まずはSketchです。Sketchには、「Stability Sketch Control」ノードを使用します。Sketchは、ラフに描かれた画像を元に、プロンプトで指定された画像を生成します。今回は、ComfyUIに最初から同封されているexample.pngを参照元画像として使用し、ウィジェットのpromptに「1boy」と入力し、男性の画像を生成してみます。以下がワークフローです。

以下が生成結果です。左のラフ画を元に男の子の画像が生成されていることが分かります。

次はStructureです。Structureには、「Stability Structure Control」ノードを使用します。Structureでは、入力画像の構造を踏襲した画像を生成します。今回は、男性の画像を入力し、女性の画像を生成します。ウィジェットのpromptには「1girl」を入力します。以下がワークフローです。

以下が生成結果です。参照元画像と同じ態勢で女性が生成されていることが分かります。

最後にStyleです。Styleには、「Stability Style Control」ノードを使用します。Styleでは、入力画像のスタイルを踏襲し、プロンプトに合わせて画像を生成します。今回は、男性の画像を入力し、ウィジェット「prompt」に「1girl」を入力して生成してみます。以下がワークフローです。

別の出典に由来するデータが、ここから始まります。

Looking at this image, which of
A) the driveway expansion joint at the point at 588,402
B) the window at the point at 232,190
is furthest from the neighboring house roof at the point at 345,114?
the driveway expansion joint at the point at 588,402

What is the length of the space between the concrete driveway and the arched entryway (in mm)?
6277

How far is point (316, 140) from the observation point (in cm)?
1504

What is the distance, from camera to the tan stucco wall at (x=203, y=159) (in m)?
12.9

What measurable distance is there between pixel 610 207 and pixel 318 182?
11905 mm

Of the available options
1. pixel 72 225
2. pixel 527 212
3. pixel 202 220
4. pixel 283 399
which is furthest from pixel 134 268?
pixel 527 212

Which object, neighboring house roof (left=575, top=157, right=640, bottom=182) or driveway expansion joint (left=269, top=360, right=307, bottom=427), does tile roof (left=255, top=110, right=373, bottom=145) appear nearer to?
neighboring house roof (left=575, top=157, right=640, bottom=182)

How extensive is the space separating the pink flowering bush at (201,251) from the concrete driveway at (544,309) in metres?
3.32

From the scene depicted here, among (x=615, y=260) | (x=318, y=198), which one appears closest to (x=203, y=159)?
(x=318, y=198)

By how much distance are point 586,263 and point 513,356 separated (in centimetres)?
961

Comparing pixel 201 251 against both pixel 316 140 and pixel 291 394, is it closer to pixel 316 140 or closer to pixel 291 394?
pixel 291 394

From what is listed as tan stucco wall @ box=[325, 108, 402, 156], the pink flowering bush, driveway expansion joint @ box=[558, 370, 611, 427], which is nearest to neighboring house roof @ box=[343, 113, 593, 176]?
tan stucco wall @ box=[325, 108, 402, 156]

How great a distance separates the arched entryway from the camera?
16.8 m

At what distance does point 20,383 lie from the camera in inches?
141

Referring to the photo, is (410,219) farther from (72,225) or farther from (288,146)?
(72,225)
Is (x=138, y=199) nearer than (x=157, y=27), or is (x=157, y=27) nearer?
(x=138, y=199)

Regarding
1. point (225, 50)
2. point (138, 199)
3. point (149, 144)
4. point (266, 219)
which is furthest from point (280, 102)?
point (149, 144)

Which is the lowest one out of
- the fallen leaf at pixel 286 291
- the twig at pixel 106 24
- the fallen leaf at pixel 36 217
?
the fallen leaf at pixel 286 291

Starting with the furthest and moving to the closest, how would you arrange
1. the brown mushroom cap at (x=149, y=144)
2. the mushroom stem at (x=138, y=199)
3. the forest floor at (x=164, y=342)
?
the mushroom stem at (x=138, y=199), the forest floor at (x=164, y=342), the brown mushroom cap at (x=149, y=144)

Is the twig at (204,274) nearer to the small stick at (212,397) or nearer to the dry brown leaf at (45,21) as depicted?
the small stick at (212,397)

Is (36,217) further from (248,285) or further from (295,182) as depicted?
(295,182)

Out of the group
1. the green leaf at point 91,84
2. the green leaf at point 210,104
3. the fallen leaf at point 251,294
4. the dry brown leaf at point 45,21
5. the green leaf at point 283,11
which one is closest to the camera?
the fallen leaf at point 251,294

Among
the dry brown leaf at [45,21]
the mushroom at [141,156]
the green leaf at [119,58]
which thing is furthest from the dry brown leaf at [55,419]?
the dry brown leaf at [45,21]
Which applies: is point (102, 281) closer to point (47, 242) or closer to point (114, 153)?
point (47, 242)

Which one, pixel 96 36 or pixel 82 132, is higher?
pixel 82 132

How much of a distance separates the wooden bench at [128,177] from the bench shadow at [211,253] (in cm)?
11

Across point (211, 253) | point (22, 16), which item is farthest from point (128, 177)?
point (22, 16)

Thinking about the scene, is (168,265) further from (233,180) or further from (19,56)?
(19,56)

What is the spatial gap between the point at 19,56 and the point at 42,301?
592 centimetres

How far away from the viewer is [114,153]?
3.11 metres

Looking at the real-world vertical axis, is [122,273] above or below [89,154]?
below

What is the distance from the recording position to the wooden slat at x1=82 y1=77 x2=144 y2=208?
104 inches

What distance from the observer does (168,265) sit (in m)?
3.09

以下が生成結果です。画像の雰囲気や、顔の特徴が継承されて生成されていることが分かります。

このノードの各ウィジェットの用途は以下になります。
-
image (必須)
コントロール画像。たとえば、スケッチや入力となる元画像。 -
prompt (必須)
生成したい画像の説明。 -
control_strength (任意)
コントロール画像が結果に与える影響度。0~1 の値で調整。 -
negative_prompt (任意)
結果に含めたくない内容を指定。 -
seed (任意)
乱数シード。 -
output_format (任意)
生成画像の形式。 -
style_preset (任意)
参考にするスタイルのプリセット。
Image-to-Video
男性の画像を入力し、動画を生成してみます。ワークフローは以下になります。入力可能な画像サイズが制限されているため、Resize Imageノードで一度指定サイズに変更しています。

このノードの各ウィジェットの用途は以下になります。
-
image (必須)
ビデオ生成のソース画像。サポートされる寸法例:1024x576, 576x1024, 768x768 -
seed (任意)
乱数シード。 -
cfg_scale (任意)
ソース画像に対する忠実度の調整。値が高いほど元画像に近い動きに。 -
motion_bucket_id (任意)
動きの強度を調整するためのパラメータ(1~255 の値)。
7. まとめ
StabilityAI の REST API (v2beta) は、テキストから画像・3D・ビデオ生成、画像編集・アップスケールなど、さまざまなクリエイティブツールを提供しています。各エンドポイントのパラメータやレスポンスの仕様を正しく理解することで、ComfyUI のカスタムノードとして利用した際にも、柔軟かつ高品質な生成処理を実現できます。
この記事では、API の全体像と主要なエンドポイントの使い方、注意点について解説しました。ぜひ、実際に API キーを取得し、サンプルコードを試しながら自分のプロジェクトに組み込んでみてください!